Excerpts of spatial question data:

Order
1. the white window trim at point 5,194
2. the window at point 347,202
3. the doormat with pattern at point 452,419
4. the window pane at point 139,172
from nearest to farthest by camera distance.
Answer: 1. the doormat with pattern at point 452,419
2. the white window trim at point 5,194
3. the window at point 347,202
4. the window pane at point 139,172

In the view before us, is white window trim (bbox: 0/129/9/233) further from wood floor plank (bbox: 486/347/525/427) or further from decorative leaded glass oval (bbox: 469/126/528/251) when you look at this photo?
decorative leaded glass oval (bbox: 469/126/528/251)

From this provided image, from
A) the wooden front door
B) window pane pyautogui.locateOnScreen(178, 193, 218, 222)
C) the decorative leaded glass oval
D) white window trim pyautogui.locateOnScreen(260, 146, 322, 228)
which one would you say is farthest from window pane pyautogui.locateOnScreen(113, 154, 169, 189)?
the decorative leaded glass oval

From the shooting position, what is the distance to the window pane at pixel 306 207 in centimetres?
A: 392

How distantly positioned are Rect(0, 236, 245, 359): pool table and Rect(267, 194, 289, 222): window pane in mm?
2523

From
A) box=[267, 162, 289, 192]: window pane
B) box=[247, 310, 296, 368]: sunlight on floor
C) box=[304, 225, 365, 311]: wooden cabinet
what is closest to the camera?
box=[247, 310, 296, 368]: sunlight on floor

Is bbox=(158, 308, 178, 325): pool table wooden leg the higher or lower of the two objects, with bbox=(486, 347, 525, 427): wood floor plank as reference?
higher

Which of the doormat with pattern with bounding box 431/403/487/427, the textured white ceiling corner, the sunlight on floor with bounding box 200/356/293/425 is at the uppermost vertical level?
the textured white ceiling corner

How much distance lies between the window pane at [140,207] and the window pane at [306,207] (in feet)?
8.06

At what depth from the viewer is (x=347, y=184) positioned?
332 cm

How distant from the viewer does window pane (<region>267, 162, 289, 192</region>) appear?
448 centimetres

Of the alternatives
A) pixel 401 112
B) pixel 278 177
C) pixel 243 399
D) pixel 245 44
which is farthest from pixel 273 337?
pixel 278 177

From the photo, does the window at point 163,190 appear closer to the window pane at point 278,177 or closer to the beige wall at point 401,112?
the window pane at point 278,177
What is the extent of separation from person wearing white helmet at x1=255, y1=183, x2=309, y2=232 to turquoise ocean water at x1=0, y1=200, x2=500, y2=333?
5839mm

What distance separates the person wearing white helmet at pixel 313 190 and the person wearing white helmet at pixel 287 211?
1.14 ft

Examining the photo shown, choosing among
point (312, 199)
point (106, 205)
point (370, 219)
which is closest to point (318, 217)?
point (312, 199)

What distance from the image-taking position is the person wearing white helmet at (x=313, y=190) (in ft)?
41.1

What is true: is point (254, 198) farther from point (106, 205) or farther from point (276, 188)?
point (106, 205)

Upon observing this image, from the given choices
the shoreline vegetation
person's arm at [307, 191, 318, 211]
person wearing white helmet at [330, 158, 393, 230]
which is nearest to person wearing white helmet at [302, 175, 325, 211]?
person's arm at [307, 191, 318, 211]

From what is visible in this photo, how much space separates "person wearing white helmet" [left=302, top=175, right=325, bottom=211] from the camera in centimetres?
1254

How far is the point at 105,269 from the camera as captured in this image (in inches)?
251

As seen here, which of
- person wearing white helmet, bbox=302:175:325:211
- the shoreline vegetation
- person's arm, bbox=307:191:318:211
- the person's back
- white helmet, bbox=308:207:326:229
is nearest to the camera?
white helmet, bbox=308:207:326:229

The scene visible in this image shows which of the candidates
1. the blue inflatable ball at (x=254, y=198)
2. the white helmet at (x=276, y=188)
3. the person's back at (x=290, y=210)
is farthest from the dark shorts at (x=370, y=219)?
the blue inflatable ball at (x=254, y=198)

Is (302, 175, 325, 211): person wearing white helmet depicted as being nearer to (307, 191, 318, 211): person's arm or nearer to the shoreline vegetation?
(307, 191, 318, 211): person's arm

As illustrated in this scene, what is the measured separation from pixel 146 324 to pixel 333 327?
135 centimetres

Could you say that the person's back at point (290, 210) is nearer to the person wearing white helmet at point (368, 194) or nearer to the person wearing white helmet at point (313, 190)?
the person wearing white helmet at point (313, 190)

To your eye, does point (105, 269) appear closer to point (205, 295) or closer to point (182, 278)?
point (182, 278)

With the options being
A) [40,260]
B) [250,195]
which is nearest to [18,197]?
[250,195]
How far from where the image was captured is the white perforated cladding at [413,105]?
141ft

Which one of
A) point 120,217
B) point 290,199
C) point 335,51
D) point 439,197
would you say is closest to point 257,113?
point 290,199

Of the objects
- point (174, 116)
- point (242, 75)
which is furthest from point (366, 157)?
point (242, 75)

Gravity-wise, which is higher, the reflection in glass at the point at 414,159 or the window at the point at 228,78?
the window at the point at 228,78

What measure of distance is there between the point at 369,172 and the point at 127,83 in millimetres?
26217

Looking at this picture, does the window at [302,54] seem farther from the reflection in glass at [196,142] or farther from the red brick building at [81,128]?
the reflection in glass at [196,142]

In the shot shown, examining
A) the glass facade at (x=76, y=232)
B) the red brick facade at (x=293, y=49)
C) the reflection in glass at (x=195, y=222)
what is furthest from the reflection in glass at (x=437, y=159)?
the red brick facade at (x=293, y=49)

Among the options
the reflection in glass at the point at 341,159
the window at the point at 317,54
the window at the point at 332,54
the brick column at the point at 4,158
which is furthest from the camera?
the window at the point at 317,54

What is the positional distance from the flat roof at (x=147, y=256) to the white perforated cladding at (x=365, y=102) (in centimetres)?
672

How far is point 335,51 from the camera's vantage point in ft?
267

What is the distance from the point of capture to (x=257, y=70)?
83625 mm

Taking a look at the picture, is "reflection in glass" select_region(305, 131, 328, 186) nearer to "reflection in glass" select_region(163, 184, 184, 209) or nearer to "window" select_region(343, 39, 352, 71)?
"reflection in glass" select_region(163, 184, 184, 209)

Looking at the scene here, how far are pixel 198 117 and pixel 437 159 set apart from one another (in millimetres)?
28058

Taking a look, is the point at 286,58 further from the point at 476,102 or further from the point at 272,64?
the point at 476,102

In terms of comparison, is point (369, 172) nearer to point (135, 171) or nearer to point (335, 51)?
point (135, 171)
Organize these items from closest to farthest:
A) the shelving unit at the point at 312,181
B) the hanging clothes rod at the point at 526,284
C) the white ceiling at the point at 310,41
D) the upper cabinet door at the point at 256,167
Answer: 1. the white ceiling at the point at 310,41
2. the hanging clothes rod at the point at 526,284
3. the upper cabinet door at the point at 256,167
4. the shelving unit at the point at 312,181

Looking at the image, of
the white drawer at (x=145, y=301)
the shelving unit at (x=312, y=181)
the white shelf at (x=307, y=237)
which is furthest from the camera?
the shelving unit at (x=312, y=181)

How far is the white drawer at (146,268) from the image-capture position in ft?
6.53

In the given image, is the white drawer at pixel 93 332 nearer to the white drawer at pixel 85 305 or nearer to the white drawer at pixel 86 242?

* [Task directions]: Extract the full listing and reproduce each line exactly.

* [The response]:
Order
1. the white window trim at point 5,194
2. the window at point 347,202
3. the doormat with pattern at point 452,419
4. the window pane at point 139,172
from nearest to farthest by camera distance.
Answer: 1. the doormat with pattern at point 452,419
2. the white window trim at point 5,194
3. the window at point 347,202
4. the window pane at point 139,172

In the view before us, is white window trim (bbox: 0/129/9/233) further from wood floor plank (bbox: 486/347/525/427) or further from decorative leaded glass oval (bbox: 469/126/528/251) when you look at this photo?
decorative leaded glass oval (bbox: 469/126/528/251)

From this provided image, from
A) the wooden front door
B) window pane pyautogui.locateOnScreen(178, 193, 218, 222)
C) the decorative leaded glass oval
D) white window trim pyautogui.locateOnScreen(260, 146, 322, 228)
which one would you say is farthest from window pane pyautogui.locateOnScreen(113, 154, 169, 189)?
the decorative leaded glass oval

From the shooting position, what is the distance to the window pane at pixel 306 207 in centimetres?
A: 392

How distantly positioned are Rect(0, 236, 245, 359): pool table and Rect(267, 194, 289, 222): window pane in mm?
2523

From
A) box=[267, 162, 289, 192]: window pane
B) box=[247, 310, 296, 368]: sunlight on floor
C) box=[304, 225, 365, 311]: wooden cabinet
what is closest to the camera?
box=[247, 310, 296, 368]: sunlight on floor

Is bbox=(158, 308, 178, 325): pool table wooden leg the higher or lower of the two objects, with bbox=(486, 347, 525, 427): wood floor plank as reference?
higher

Which of the doormat with pattern with bounding box 431/403/487/427, the textured white ceiling corner, the sunlight on floor with bounding box 200/356/293/425 is at the uppermost vertical level?
the textured white ceiling corner

How much distance lies between the window pane at [140,207] and the window pane at [306,207] (in feet)?
8.06

At what depth from the viewer is (x=347, y=184) positioned?
332 cm

How distant from the viewer does window pane (<region>267, 162, 289, 192</region>) appear?
448 centimetres

Of the alternatives
A) pixel 401 112
B) pixel 278 177
C) pixel 243 399
D) pixel 245 44
which is farthest from pixel 273 337?
pixel 278 177

From the photo, does the window at point 163,190 appear closer to the window pane at point 278,177 or closer to the beige wall at point 401,112?
the window pane at point 278,177
What is the extent of separation from person wearing white helmet at x1=255, y1=183, x2=309, y2=232 to turquoise ocean water at x1=0, y1=200, x2=500, y2=333?
5839mm

What distance separates the person wearing white helmet at pixel 313 190 and the person wearing white helmet at pixel 287 211?
1.14 ft

Examining the photo shown, choosing among
point (312, 199)
point (106, 205)
point (370, 219)
which is closest to point (318, 217)?
point (312, 199)

What distance from the image-taking position is the person wearing white helmet at (x=313, y=190) (in ft)?
41.1

What is true: is point (254, 198) farther from point (106, 205) or farther from point (276, 188)?
point (106, 205)

Upon observing this image, from the given choices
the shoreline vegetation
person's arm at [307, 191, 318, 211]
person wearing white helmet at [330, 158, 393, 230]
which is nearest to person wearing white helmet at [302, 175, 325, 211]?
person's arm at [307, 191, 318, 211]

From what is visible in this photo, how much space separates "person wearing white helmet" [left=302, top=175, right=325, bottom=211] from the camera in centimetres?
1254

How far is the point at 105,269 from the camera as captured in this image (in inches)?
251

As seen here, which of
- person wearing white helmet, bbox=302:175:325:211
- the shoreline vegetation
- person's arm, bbox=307:191:318:211
- the person's back
- white helmet, bbox=308:207:326:229
is nearest to the camera?
white helmet, bbox=308:207:326:229

The scene visible in this image shows which of the candidates
1. the blue inflatable ball at (x=254, y=198)
2. the white helmet at (x=276, y=188)
3. the person's back at (x=290, y=210)
is farthest from the dark shorts at (x=370, y=219)?
the blue inflatable ball at (x=254, y=198)

Is (302, 175, 325, 211): person wearing white helmet depicted as being nearer to (307, 191, 318, 211): person's arm or nearer to the shoreline vegetation?
(307, 191, 318, 211): person's arm

As illustrated in this scene, what is the measured separation from pixel 146 324 to pixel 333 327?
135 centimetres

Could you say that the person's back at point (290, 210) is nearer to the person wearing white helmet at point (368, 194) or nearer to the person wearing white helmet at point (313, 190)?
the person wearing white helmet at point (313, 190)

To your eye, does point (105, 269) appear closer to point (205, 295) or closer to point (182, 278)?
point (182, 278)

With the options being
A) [40,260]
B) [250,195]
which is nearest to [18,197]?
[250,195]
How far from where the image was captured is the white perforated cladding at [413,105]?
141ft

Which one of
A) point 120,217
B) point 290,199
C) point 335,51
D) point 439,197
would you say is closest to point 257,113?
point 290,199

Of the objects
- point (174, 116)
- point (242, 75)
which is furthest from point (366, 157)?
point (242, 75)

Gravity-wise, which is higher, the reflection in glass at the point at 414,159 or the window at the point at 228,78?
the window at the point at 228,78

What measure of distance is there between the point at 369,172 and the point at 127,83 in millimetres?
26217

Looking at this picture, does the window at [302,54] seem farther from the reflection in glass at [196,142] or farther from the red brick building at [81,128]?
the reflection in glass at [196,142]

In the shot shown, examining
A) the glass facade at (x=76, y=232)
B) the red brick facade at (x=293, y=49)
C) the reflection in glass at (x=195, y=222)
what is furthest from the reflection in glass at (x=437, y=159)?
the red brick facade at (x=293, y=49)

Among the options
the reflection in glass at the point at 341,159
the window at the point at 317,54
the window at the point at 332,54
the brick column at the point at 4,158
which is furthest from the camera?
the window at the point at 317,54

What is the positional distance from the flat roof at (x=147, y=256) to the white perforated cladding at (x=365, y=102) (in centimetres)?
672

How far is point 335,51 from the camera's vantage point in ft?
267

What is the distance from the point of capture to (x=257, y=70)?
83625 mm

Taking a look at the picture, is "reflection in glass" select_region(305, 131, 328, 186) nearer to "reflection in glass" select_region(163, 184, 184, 209) or nearer to "window" select_region(343, 39, 352, 71)?
"reflection in glass" select_region(163, 184, 184, 209)

Looking at the scene here, how far are pixel 198 117 and pixel 437 159 set apart from one another (in millimetres)?
28058

Taking a look, is the point at 286,58 further from the point at 476,102 or further from the point at 272,64?
the point at 476,102

In terms of comparison, is point (369, 172) nearer to point (135, 171) or nearer to point (335, 51)?
point (135, 171)
Organize these items from closest to farthest:
A) the shelving unit at the point at 312,181
B) the hanging clothes rod at the point at 526,284
C) the white ceiling at the point at 310,41
D) the upper cabinet door at the point at 256,167
Answer: 1. the white ceiling at the point at 310,41
2. the hanging clothes rod at the point at 526,284
3. the upper cabinet door at the point at 256,167
4. the shelving unit at the point at 312,181

Looking at the image, of
the white drawer at (x=145, y=301)
the shelving unit at (x=312, y=181)
the white shelf at (x=307, y=237)
which is furthest from the camera?
the shelving unit at (x=312, y=181)

How far is the white drawer at (146,268) from the image-capture position in ft?
6.53

In the given image, is the white drawer at pixel 93 332 nearer to the white drawer at pixel 85 305 or nearer to the white drawer at pixel 86 242?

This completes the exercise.